I know that there are already many other schools who are sharing their resources. I would particularly like to mention Jane Watkins and colleagues at Notre Dame High School in Norwich, who presented a session at a recent network meeting I attended.

The Geographical Association has also been quick to support the Pilot GCSE course, adding many resources and ideas. They also sell the Cape Farewell resource: a ready-made scheme of work for the Extreme Environments topic.
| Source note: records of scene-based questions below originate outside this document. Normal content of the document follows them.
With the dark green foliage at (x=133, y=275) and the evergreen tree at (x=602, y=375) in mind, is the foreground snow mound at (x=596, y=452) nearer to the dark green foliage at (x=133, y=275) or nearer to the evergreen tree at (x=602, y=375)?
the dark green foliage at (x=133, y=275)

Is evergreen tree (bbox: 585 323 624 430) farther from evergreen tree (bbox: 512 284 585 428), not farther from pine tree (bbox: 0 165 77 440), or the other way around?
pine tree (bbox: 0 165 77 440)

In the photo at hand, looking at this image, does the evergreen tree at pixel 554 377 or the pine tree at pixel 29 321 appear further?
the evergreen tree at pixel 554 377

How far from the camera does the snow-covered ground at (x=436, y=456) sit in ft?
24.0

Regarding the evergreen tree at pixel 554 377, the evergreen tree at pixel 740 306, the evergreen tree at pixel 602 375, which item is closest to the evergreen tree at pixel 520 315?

Over the next 6 months I shall be adding resources and links to the relevant pages of GeographyPages. I would be happy to host any resources you feel able to share, or add links to websites which you find useful. I am looking forward to working with everyone, and to experiencing the surge in student interest which everyone involved with the Pilot has told me to expect.

Weblinks

http://www.geographypages.co.uk/pilotgcse.htm – the home of GeoBlogs and MiniGeogs

http://www.nhds.org.ukNotre Dame High School in Norwich

http://www.radicalgeography.co.uk – Tony Cassidy’s ‘Aladdin’s cave’ of creativity

http://www.sln.org.uk/geography - the key online resource for Geography teachers

http://www.geography.org.uk/projects/pilotgcse - Geographical Association site, which features lots of excellent resources produced by Paula Cooper at King Edward VI 5 Ways school in Birmingham

A Parkinson is Head of Geography at King Edward VII School, King’s Lynn, Norfolk. He is a GA Teacher Consultant and a member of the GA's Secondary Phase Committee.

2 comments:

Anonymous said...

i think your blog is very interesting and contains a lot of information about the topics we are doing this year.

Alan Parkinson said...

Thanks Zac. Good to see you reading through some of last year's posts.
Hopefully it will help when you get to the coursework stage.